Author Who Tattled On Black Metro Worker Sues Publisher For Dropping Her, They Say Her Book Wasn’t Going To Sell Anyway

June 12, 2019  |  

Subway in New York City

Source: Gary Hershorn / Getty

Most of us don’t know Natasha Tynes by name…or we didn’t before she became infamous for tattling on a Black woman Metro worker eating on the train. For whatever reason, Tynes thought it would be a good idea to report this Metro worker for violating the rules of the train by eating. And though the woman told her to mind her business, Tynes shared her picture with her Twitter following. Immediately after, she went viral for all the wrong reasons.

More than a few people called Tynes out for targeting this Black woman who was simply trying to enjoy a meal while at work. And as a result, the companies who were planning on publish her book, They Call Me Wyatt backed out of the deal, deciding that they didn’t want to be associated with anyone who would use her platform to attempt to shame another woman of color.

Since then, Tynes has filed a lawsuit against her publisher Rare Bird Books citing that losing the deal as the primary provider for a family of five pushed her to the “brink of suicide.”

According to BuzzFeed News, she’s suing Rare Bird Books for $13 million, claiming that the company breached its contract and defamed her with false statements that caused her “extreme emotional distress.”

After her tweet went viral and after she lost her book deal, Tynes was hospitalized with chest pains and anxiety. She was forced to temporarily leave the United States after her family received death threats and racial slurs. Her employer placed her on administrative leave.

Since the news of her lawsuit went public, Rare Bird Books has come out with a message of their own in response. They called it baseless, sharing this statement with the public.

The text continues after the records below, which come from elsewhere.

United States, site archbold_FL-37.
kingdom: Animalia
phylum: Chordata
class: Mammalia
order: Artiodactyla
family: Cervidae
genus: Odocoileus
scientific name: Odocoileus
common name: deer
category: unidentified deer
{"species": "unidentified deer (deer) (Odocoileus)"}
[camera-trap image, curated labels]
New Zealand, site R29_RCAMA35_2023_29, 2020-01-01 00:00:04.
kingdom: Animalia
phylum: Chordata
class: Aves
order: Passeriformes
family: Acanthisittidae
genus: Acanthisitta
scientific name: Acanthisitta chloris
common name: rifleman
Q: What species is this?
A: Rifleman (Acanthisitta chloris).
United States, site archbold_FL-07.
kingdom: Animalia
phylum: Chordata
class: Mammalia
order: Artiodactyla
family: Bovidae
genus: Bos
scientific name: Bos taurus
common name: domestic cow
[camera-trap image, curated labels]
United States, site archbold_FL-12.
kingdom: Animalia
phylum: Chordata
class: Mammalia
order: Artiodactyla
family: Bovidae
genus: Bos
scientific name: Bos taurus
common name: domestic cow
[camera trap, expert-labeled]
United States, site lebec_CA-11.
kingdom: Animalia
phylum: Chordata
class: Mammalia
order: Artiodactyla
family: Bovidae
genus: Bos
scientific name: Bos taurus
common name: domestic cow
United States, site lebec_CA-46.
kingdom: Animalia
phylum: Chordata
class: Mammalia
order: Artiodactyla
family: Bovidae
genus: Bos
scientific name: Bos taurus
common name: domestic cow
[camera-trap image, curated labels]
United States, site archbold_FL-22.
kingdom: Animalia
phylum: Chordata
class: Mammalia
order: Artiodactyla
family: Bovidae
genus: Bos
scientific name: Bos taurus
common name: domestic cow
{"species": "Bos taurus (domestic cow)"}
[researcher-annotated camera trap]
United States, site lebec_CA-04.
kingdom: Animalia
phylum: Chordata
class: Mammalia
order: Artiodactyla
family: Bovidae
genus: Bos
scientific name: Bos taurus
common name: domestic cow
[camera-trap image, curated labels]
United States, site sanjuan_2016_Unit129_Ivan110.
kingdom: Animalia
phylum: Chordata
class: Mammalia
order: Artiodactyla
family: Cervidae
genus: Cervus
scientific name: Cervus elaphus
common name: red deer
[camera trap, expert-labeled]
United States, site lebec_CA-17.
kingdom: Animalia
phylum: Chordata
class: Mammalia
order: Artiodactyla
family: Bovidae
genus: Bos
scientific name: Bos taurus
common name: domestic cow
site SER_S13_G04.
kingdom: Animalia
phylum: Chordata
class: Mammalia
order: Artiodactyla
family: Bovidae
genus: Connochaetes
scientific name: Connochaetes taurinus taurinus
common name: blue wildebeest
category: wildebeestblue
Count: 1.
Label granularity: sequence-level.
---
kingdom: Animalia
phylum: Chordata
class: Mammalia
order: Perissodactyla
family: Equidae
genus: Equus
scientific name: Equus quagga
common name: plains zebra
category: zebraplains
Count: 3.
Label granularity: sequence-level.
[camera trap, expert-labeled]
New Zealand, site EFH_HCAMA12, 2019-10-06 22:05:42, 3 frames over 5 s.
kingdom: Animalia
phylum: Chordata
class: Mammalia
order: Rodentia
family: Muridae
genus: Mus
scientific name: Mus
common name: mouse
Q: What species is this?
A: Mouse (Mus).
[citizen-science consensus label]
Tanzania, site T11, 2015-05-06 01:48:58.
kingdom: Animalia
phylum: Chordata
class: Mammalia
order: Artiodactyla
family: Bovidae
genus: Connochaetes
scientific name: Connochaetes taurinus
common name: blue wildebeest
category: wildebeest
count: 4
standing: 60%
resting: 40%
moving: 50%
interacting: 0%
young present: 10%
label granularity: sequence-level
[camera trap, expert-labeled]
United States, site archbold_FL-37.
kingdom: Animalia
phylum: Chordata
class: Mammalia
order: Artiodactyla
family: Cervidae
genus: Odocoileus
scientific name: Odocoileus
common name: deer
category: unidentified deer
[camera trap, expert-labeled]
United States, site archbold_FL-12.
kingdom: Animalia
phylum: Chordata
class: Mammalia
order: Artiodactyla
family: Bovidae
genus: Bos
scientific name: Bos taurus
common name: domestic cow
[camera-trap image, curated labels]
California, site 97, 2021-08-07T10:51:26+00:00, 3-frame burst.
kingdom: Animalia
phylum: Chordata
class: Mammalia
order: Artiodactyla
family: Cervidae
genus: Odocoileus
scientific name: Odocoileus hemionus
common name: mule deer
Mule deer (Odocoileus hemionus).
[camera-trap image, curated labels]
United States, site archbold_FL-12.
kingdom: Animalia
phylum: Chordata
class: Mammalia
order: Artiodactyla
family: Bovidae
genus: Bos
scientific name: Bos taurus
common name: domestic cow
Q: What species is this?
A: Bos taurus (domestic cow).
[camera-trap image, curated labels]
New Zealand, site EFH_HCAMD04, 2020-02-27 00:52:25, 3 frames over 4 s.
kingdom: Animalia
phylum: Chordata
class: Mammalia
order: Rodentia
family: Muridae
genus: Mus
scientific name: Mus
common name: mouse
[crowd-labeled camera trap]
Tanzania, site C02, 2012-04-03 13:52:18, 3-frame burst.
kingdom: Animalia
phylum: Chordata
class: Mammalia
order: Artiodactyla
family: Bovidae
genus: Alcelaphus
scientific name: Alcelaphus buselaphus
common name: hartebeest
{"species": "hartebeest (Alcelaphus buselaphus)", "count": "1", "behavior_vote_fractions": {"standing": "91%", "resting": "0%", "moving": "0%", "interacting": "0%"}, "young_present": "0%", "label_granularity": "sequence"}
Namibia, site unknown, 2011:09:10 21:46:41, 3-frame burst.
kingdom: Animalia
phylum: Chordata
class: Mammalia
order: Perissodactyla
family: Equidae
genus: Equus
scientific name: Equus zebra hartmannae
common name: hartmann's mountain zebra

Basically, Rare Books wanted to let y’all know that Tynes book wasn’t going to be that beneficial for them to publish anyway.

And they’re not alone. California Coldblood Books, the science fiction division of Rare Bird Books, announced that they had stopped shipments of Tynes’ novel from the warehouse, postponed its publication date while they “further discuss appropriate next steps to officially cancel the book’s publication.”

Later, the acknowledged that they would publish the book due to contractual obligations but only on Kindle’s online self-publishing platform.

All proceeds earned from the book, after covering their legal and production costs, would be donated to a Black Lives Matter organization.